======== TEXT FOR ANALYSIS

2. Validate and sanitize inputs before querying DynamoDB

Ensure IDs and query parameters conform to expected formats to prevent injection or over-fetching.

// Validate userID format before using in DynamoDB request
import "regexp"

var userIDRegex = regexp.MustCompile(`^[a-zA-Z0-9_-]{1,64}$`)

func validateUserID(userID string) bool {
    return userIDRegex.MatchString(userID)
}

// In handler:
if !validateUserID(c.Params("id")) {
    return c.Status(400).SendString("invalid user ID")
}

3. Redact sensitive fields before any logging or LLM consumption

If you must log for debugging, explicitly exclude sensitive attributes.

// Example: filter out sensitive keys before logging
func safeLogItem(item map[string]types.AttributeValue) map[string]interface{} {
    safe := make(map[string]interface{})
    for k, v := range item {
        switch k {
        case "email", "ssn", "medicalNotes", "apiKey":
            safe[k] = "[REDACTED]"
        default:
            if sv, ok := v.(*types.AttributeValueMemberS); ok {
                safe[k] = *sv.Value
            } else if bv, ok := v.(*types.AttributeValueMemberBOOL); ok {
                safe[k] = *bv.Value
            } else {
                safe[k] = "[UNSUPPORTED]"
            }
        }
    }
    return safe
}

4. Use IAM and fine-grained permissions to limit exposure

Configure DynamoDB resource policies and IAM roles so the Fiber service principal can only read non-sensitive attributes via conditions where possible. While this is an infrastructure control, it reduces the attack surface visible to the application code.

================
======== DATA SHOWN

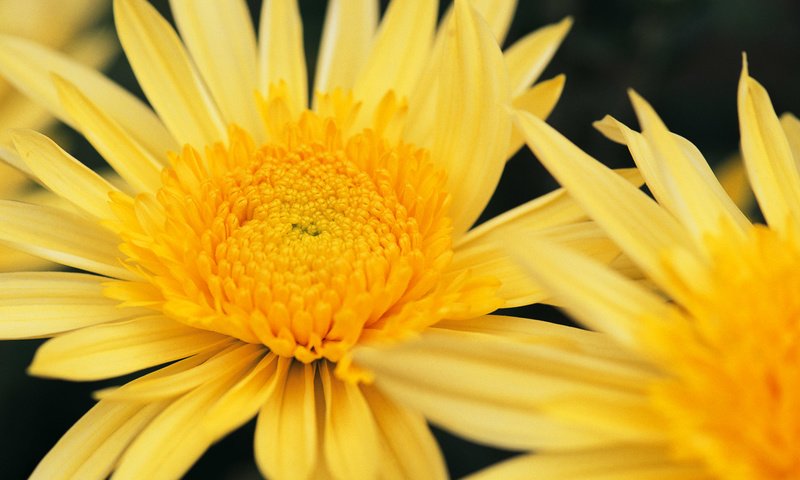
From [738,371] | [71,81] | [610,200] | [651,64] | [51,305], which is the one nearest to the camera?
[738,371]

================

_REQUIREMENT A_: In the text on securing DynamoDB access, what HTTP status code does the handler return when a user ID fails validation?
_REQUIREMENT B_: Transcribe everything in the text on securing DynamoDB access from "func validateUserID(userID string)" down to "exclude sensitive attributes.".
_REQUIREMENT C_: Pick up the text on securing DynamoDB access where it stops, and continue writing it.
You will not need the listing for any of this work.

_RESPONSE AREA A_: 400

_RESPONSE AREA B_:
func validateUserID(userID string) bool {
    return userIDRegex.MatchString(userID)
}

// In handler:
if !validateUserID(c.Params("id")) {
    return c.Status(400).SendString("invalid user ID")
}

3. Redact sensitive fields before any logging or LLM consumption

If you must log for debugging, explicitly exclude sensitive attributes.

_RESPONSE AREA C_:
5. Apply output scanning and guardrails before LLM invocation

Treat any data retrieved from DynamoDB as potentially sensitive. If you must include dynamic content in prompts, run it through a PII/API-key scanner or enforce a strict allowlist of field names. middleBrick’s LLM/AI Security checks can be integrated into your pipeline to scan prompts and responses for PII and secrets, ensuring that leaked DynamoDB data is detected before it causes harm.

By combining selective attribute retrieval, strict input validation, redaction in logs, and output scanning, you can significantly reduce the risk of Llm Data Leakage when Fiber services interact with DynamoDB.

Related CWEs: llmSecurity

CWE IDNameSeverity
CWE-754Improper Check for Unusual or Exceptional Conditions MEDIUM

Frequently Asked Questions

Can LLM output contain sensitive DynamoDB data even if the prompt was sanitized?
Yes. If the LLM has been trained on or exposed to similar data patterns, it may generate or regurgitate sensitive information. Always scan LLM outputs for PII, API keys, and code, and avoid feeding raw DynamoDB records into prompts.
Does middleBrick automatically fix DynamoDB-related LLM leakage issues?
No. middleBrick detects and reports findings with remediation guidance, but it does not fix, patch, block, or remediate. Use its findings to adjust prompt construction, access patterns, and output validation.